Setting the Stage For a New Care Worker
Virani suggests providing a clear picture for the person receiving in home care services. If your parent or spouse met the Care Worker during an interview, talk about what you liked. For people with memory issues, it’s helpful to have this conversation a few times. Bring the Care Worker alive as a person by describing their experience and personality they bring to their care for the elderly.
“Do as much as possible in the days or weeks before the in home Care Worker arrives. It’s so important to discuss the new Care Worker, in home care goals and expectations with your loved one as soon as possible. Share details like the Care Worker’s name, why they’re arriving and what they’ll be doing as part of their in home care services,” says Virani.
Introducing the New Care Worker
If the new in home Care Worker arrives alone on their first day, make them comfortable. Re-introduce the Care Worker to your family member – they should have met before this first day of aged care services.
If you hire an in home Care Worker through Home Care Assistance, the Care Worker will arrive with your dedicated and expert Client Care Manager. Virani says, “Having a Client Care Manager arrive for initial introductions to receiving home care services makes a big difference. You already have a relationship with the Client Care Manager. And, they are trained to make smooth introductions and review the in home care plan.”
This is your opportunity to add depth and nuance to your instructions. Your in home Care Worker will be paying close attention.

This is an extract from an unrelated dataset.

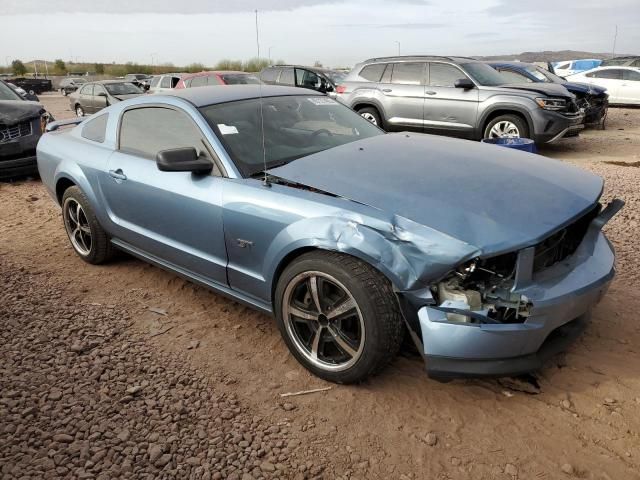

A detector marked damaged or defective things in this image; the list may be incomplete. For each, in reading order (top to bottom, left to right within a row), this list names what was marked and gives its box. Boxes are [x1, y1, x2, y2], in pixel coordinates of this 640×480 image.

damaged front end [398, 199, 624, 378]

House Rules and Family Customs
The customs of your home are different than mine. Don’t be shy about stating your preferences for how you would like the in home care for the elderly to occur for your loved one.

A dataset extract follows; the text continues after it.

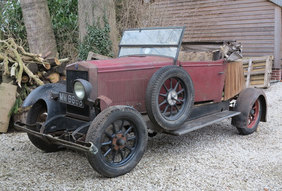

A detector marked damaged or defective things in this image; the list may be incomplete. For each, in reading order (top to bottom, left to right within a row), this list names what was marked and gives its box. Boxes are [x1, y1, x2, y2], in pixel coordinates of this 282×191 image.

Does your mother respond best to using a linen napkin when eating? Should the dog never be let out of the house? Your parent may be averse to bathing in the morning but prefers the evening. You may want the in home Care Worker to not change the channel on the television while your mum naps or you may feel that’s completely acceptable.
“Different families have different preferences. These small behaviours make a difference for each family. Feedback about the home care services is very important. This is often a trial and error situation that needs more than one day or even week to find an equilibrium,” says Virani. “We find that it takes about four weeks for everyone to feel comfortable and get into the right rhythm/schedule, especially when in home care is new to the family.”
Virani suggests making a list of the top five behaviours you want the in home Care Worker to use in your home as they support your loved one ageing in place. These are not related to in home health care and the client’s daily care for the elderly needs, but rather habits and customs. For example, not changing the TV channel when dad is watching his shows, or taking their shoes off when they enter the home.
“The list will grow over the first few weeks. An experienced in home Care Worker will expect those changes. When you have a new person in your home, they can’t anticipate everything that is important to you.
“Provide feedback and say your home care assistance expectations out loud. Our goal is to ensure that both our clients and Care Workers are happy and safe – timely feedback allows us to reach that goal for each family.” says Virani.
Elements of a Healthy and Appropriate Relationship
The relationship between an older person ageing in place and an in home Care Worker is a special one. It is also complex and not without challenges. An environment of trust, interest, and stimulation will move the relationship forward in positive ways.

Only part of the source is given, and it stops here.